Я бы очень хотел видеть тебя, но сама знаешь, что не могу и тебе ко мне тоже нельзя, ибо на пятый этаж по моей лестнице подняться невозможно, — я буквально отрезан от земли, своего рода „космонавт“.

Так напиши сему „космонавту“, если не лень, что же было в Пушкинском Доме? Антиресно все-таки! Чьи там были воспоминания? С какой у кого температурой? Пиши, как вообще все прошло? Был ли народ, ет цетера[483].

Ник.

P.S. Начал пробовать „творить“. А то я уже разучился за последние полгода (да вру — больше!) делать что-нибудь дельное. Соскучился по работе, как некогда мужики тосковали по пахоте. Хочется мне напахать тут кое-что, удивить публику. Да боюсь, хватит ли силенок… Ну, ладно. Страшно подумать, с какими перерывами течет наша литературная деятельность…

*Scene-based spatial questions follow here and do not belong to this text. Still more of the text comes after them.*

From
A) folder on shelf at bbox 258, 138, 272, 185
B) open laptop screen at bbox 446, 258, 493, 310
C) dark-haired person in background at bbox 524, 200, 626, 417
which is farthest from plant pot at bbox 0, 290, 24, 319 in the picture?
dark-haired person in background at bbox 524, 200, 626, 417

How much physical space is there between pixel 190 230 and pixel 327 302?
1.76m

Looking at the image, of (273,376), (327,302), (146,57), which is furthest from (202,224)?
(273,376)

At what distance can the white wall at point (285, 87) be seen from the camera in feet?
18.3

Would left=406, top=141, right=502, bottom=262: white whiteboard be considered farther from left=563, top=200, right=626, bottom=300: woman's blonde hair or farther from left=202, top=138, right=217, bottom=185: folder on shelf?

Вот нынче я подал на пенсию… Когда начались хлопоты, люди стали удивляться:

— Да что сие означает? Ник. Ник.[484], вы пропустили 6 лет! Сколько денег!.. Это ведь подарили сто тысяч, да больше!

И так далее!

„Ну и что? — подумал я. — Ну подарил. Прожил же!.. По крайней мере, я не был пенсионером“. Но нынче, увы[485], вздумал себе обеспечить тыл… Но помимо сих нашивок пенсионных, большего себе позволить не хочу. Да и не имею права».

Дорогой брат ритор! Ты с честью вышел из этого трудного периода, который ожидает нас, — всех без исключения.